Nah, I appreciate it, but there's no need. I think the hard part here is designing something sensible. The code changes themselves are small (but sure to break a ton of unit tests, which I can fix).

There's also the problem of how we should sort the RSS feed, which is meant to have the "newest" content at the top of the XML document. RSS users haven't ever complained to me, so I may just preserve the same behavior on RSS (or, when we introduce the ability to sort trips by creation date, we could make that the RSS behavior).

I think I may separately take a stab at improving discoverability. There's probably room to quickly improve the means by which people view trips:

I think the problems we're seeing here are basically side effects of increased usage of the site; it's being used in ways we never expected. For many years, the furthest-out trips were no more than a week away. With recurring yoga session, climbing gym shuttles, and celebrating strangers' birthdays, the trip list has changed a lot.

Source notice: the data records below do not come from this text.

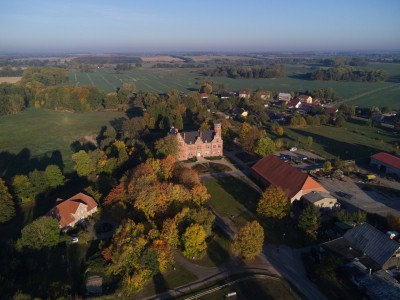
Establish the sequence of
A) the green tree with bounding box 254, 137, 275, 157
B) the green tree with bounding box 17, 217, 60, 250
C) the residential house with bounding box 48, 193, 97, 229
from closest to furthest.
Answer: the green tree with bounding box 17, 217, 60, 250
the residential house with bounding box 48, 193, 97, 229
the green tree with bounding box 254, 137, 275, 157

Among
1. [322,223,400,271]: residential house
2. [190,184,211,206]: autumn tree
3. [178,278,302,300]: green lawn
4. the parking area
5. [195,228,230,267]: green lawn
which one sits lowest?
the parking area

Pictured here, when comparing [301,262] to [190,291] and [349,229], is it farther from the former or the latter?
[190,291]

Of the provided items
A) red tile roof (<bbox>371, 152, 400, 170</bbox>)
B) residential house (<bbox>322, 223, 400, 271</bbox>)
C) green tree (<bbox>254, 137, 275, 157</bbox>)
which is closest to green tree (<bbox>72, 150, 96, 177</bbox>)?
green tree (<bbox>254, 137, 275, 157</bbox>)

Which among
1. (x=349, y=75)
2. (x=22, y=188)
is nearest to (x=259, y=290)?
(x=22, y=188)

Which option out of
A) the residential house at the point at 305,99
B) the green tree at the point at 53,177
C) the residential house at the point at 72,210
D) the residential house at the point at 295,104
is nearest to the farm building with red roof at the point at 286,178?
the residential house at the point at 72,210

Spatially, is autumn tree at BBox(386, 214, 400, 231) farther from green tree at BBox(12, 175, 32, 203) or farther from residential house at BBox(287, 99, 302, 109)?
residential house at BBox(287, 99, 302, 109)

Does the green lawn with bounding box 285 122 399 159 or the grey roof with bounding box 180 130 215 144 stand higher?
the grey roof with bounding box 180 130 215 144

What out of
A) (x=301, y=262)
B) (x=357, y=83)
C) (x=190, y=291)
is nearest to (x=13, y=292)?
(x=190, y=291)

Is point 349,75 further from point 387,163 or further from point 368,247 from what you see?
point 368,247
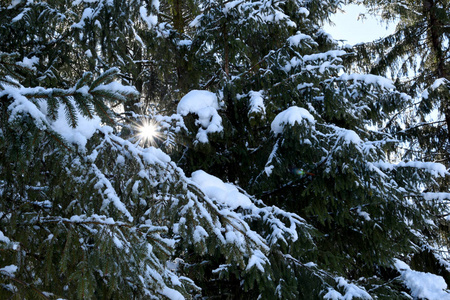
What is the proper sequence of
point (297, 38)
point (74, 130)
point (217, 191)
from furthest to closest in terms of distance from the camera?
point (297, 38) < point (217, 191) < point (74, 130)

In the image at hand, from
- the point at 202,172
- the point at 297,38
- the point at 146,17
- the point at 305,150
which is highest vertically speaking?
the point at 146,17

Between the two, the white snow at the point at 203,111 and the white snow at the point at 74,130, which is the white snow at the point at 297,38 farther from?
the white snow at the point at 74,130

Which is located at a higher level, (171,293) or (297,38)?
(297,38)

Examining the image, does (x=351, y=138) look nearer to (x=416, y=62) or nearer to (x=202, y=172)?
(x=202, y=172)

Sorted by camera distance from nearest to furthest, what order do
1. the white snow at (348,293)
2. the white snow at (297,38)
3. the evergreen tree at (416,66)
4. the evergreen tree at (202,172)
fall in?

I think the site works great

Hah, I don't! Sure, it runs fast, has no known backend exceptions, and has strong uptime but it's absolutely terribly designed. I've never claimed to be a good designer! Feedback's always appreciated.

DavidCain commented 1 year ago

I'll leave this issue open for now. Unless others have suggestions, I'll probably do what @kcamenzind suggests above and close this out (I have time tonight & tomorrow night, will probably make the changes then).

DavidCain commented 1 year ago

Okay, cool -- I made the change! I also added the ability to quickly see whether a trip is in the lottery stage, open to signups, etc. I think the ability to quickly view that status (and to sort by it) should help alleviate concerns about participants who are mostly interested in figuring out what trips are newly-posted, which are already full, and which are open now.

rbommel commented 1 year ago

@DavidCain, thank you! This idea of having the status also as a column is great!